Reporters on the Job

Big Brother's Watching: For today's story about Britain's embrace of surveillance cameras (more than any other nation per capita), reporter Mark Rice-Oxley visited a control room in a basement bunker of a town hall (page 7). "The closed-circuit TV (CCTV) control centers are eery places: secretive, secure, and shimmering with dozens of TV screens," says Mark. "The scenes on the screens are ordinary: buses stuck in traffic, school kids larking about, mums and pushchairs. But all are oblivious that they are being watched by the officials with their fingertip control over the cameras on the street. It made me slightly uneasy when I emerged into daylight," he says. While Mark was concerned about the ethical questions, including invasion of privacy and being identified as a miscreant, most Britons he spoke to felt more cameras made them safer.

Mark is also much more aware of the cameras in his daily life. "Instead of cycling through a pedestrian zone, I walk my bike through it.
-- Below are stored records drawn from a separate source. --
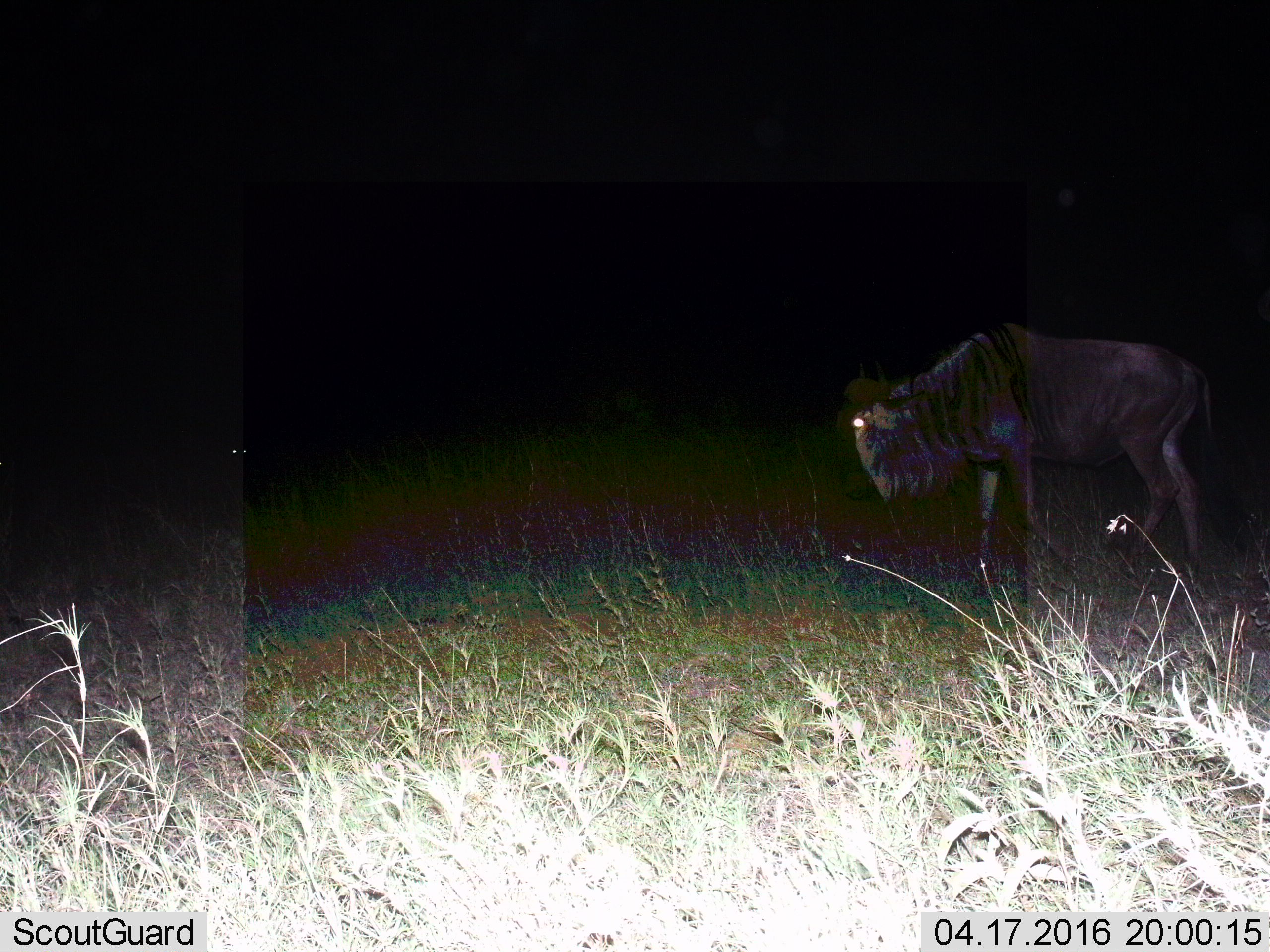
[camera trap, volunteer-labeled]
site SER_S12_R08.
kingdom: Animalia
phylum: Chordata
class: Mammalia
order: Artiodactyla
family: Bovidae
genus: Connochaetes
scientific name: Connochaetes taurinus taurinus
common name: blue wildebeest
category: wildebeestblue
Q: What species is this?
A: Wildebeestblue (blue wildebeest) (Connochaetes taurinus taurinus).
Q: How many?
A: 1.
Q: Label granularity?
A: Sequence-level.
My new bike. The one I had to buy when the old one was stolen. It was stolen from in front of the railway station. The station with all the cameras watching out for miscreants," he notes. Mark is still waiting for his stolen bicycle to be recovered by police.

David Clark Scott
World editor

Follow-up on a monitor story

• Abraham Mclaughlin reported recently on an increasingly assertive press in many African countries ("Feisty press under fire in Africa," Dec. 1, 2003) that was spurring worried governments to crack down with tougher restrictions.

Thursday, Zimbabwe's highest court endorsed legislation tightening government control over the media, ruling the laws do not violate free speech, Reuters reported. The Supreme Court rejected an appeal by the Independent Journalists Association of Zimbabwe that the laws were unconstitutional, ruling that journalism should be subject to statutory regulations like other professions.